▶ [EXERCISE DIRECTIONS]:
Write out, word for word and with no pictures, each line below from the one containing "- Image size: 952×1270 pixels" through the one containing "stain: May-Grünwald-Giemsa", both included, and no other line.
BEGIN SOURCE MATERIAL
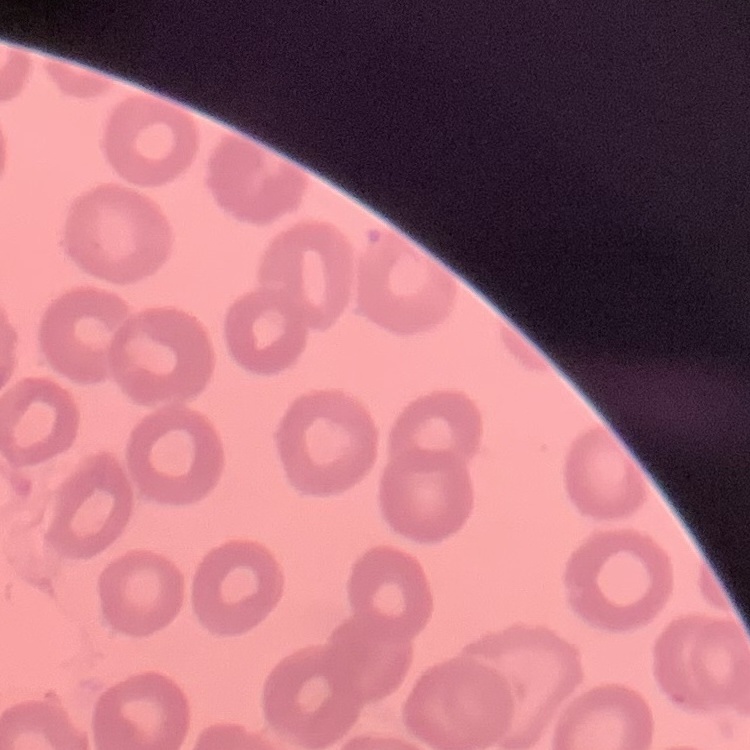

The red blood cells show no rouleaux formation. Thin blood film. Field's or Giemsa stain. One tile cut from a larger photomicrograph.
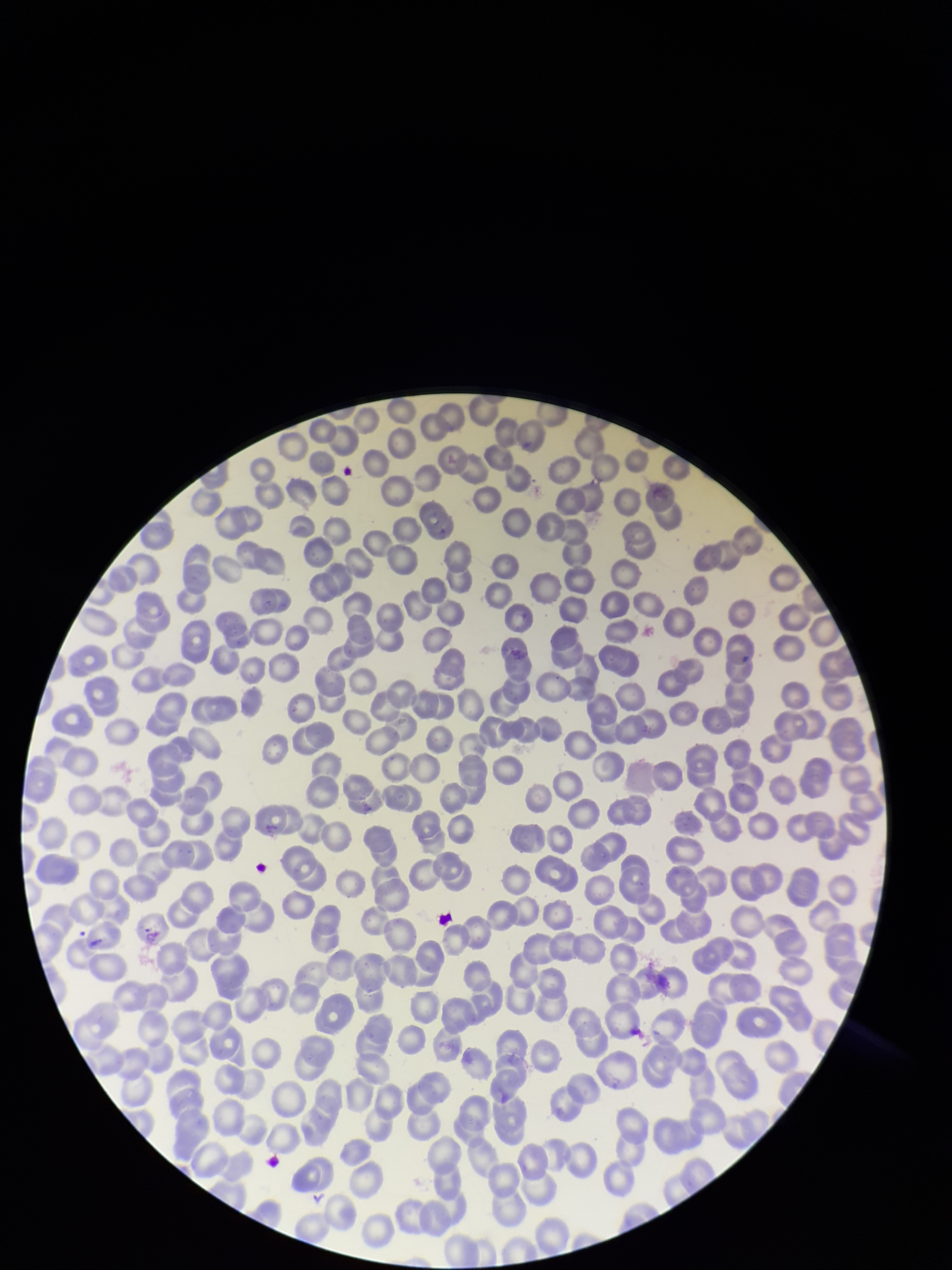
Summary:
  - Red blood cell count: 260
  - Parasitized red blood cell count: 0
  - Parasitized red blood cells: none detected
  - Image size: 952×1270 pixels
  - Capture: smartphone photograph through the microscope eyepiece
  - Patient malaria status: negative
  - Stain: Giemsa
  - Field of view: single
  - Preparation: thin blood smear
Locate and identify every blood parasite.
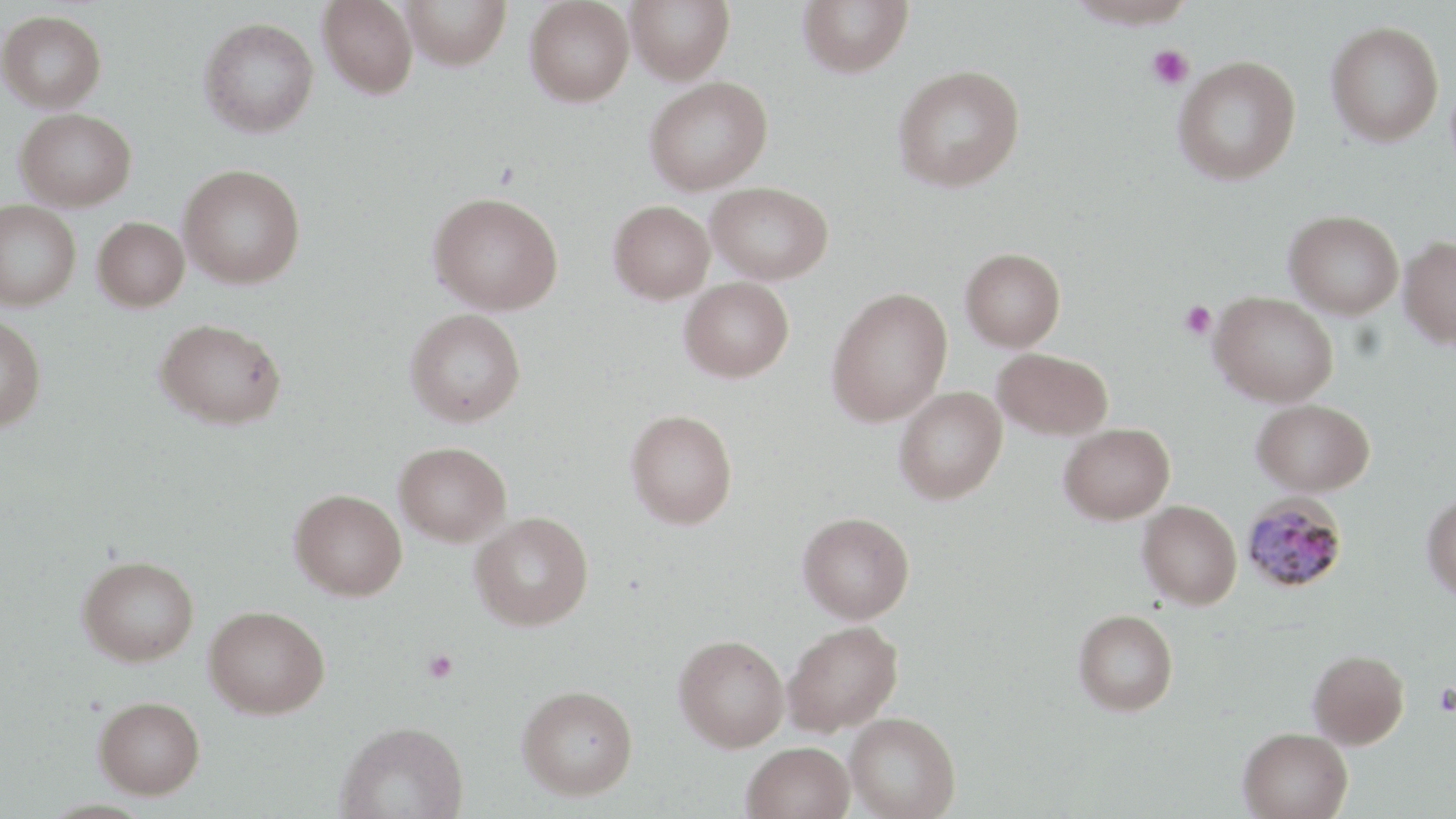
Approximate bounding boxes as (x1, y1, x2, y2) in pixels.
Plasmodium malariae-infected red blood cells: (1241, 492, 1349, 594).
No Plasmodium falciparum, Plasmodium ovale, Plasmodium vivax, Babesia divergens, or Trypanosoma brucei observed.

slide_level_diagnosis: Plasmodium malariae
modality: optical microscopy
magnification: 1000x
field_of_view: single
stain: May-Grünwald-Giemsa
uninfected_red_blood_cell_locations: 'approximate bounding boxes as (x1, y1, x2, y2) in pixels: (317, 0, 418, 98), (401, 0, 511, 70), (626, 0, 734, 84), (798, 0, 913, 77), (1066, 0, 1199, 27), (524, 1, 634, 107), (0, 10, 107, 112), (199, 17, 319, 138), (1326, 20, 1444, 146), (1173, 55, 1301, 184), (891, 64, 1025, 192), (644, 76, 773, 195), (14, 108, 136, 211), (178, 164, 306, 289), (706, 181, 833, 284), (428, 191, 564, 315), (0, 200, 81, 310), (608, 200, 715, 304), (1283, 210, 1404, 319), (93, 216, 189, 312), (1398, 236, 1456, 348), (960, 248, 1066, 351), (679, 277, 794, 382), (826, 286, 953, 427), (1209, 291, 1338, 406), (405, 309, 526, 427), (0, 315, 47, 431), (155, 318, 287, 429), (992, 347, 1114, 440), (893, 387, 1008, 504), (1252, 398, 1375, 496), (626, 409, 738, 528), (1058, 424, 1175, 524), (394, 441, 512, 545), (290, 488, 407, 601), (1422, 492, 1456, 603), (1138, 500, 1242, 610), (470, 511, 594, 631), (797, 511, 915, 623), (77, 554, 199, 666), (203, 605, 330, 718), (1073, 609, 1178, 716), (783, 620, 903, 735), (674, 634, 789, 752), (1308, 649, 1409, 749), (517, 685, 638, 799), (94, 695, 205, 798), (845, 711, 961, 819), (337, 720, 468, 819), (1238, 727, 1353, 819), (742, 741, 855, 819)'
preparation: thin blood smear
platelet_locations: 'approximate bounding boxes as (x1, y1, x2, y2) in pixels: (1146, 44, 1193, 90), (1179, 300, 1217, 340), (421, 649, 459, 683), (1435, 683, 1456, 716)'
image_size: 1456×819 pixels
END SOURCE MATERIAL
▶ [SOLUTION TO THE EXERCISE]:
  - Image size: 952×1270 pixels
  - Capture: smartphone photograph through the microscope eyepiece
  - Patient malaria status: negative
  - Stain: Giemsa
  - Field of view: single
  - Preparation: thin blood smear
Locate and identify every blood parasite.
Approximate bounding boxes as (x1, y1, x2, y2) in pixels.
Plasmodium malariae-infected red blood cells: (1241, 492, 1349, 594).
No Plasmodium falciparum, Plasmodium ovale, Plasmodium vivax, Babesia divergens, or Trypanosoma brucei observed.

slide_level_diagnosis: Plasmodium malariae
modality: optical microscopy
magnification: 1000x
field_of_view: single
stain: May-Grünwald-Giemsa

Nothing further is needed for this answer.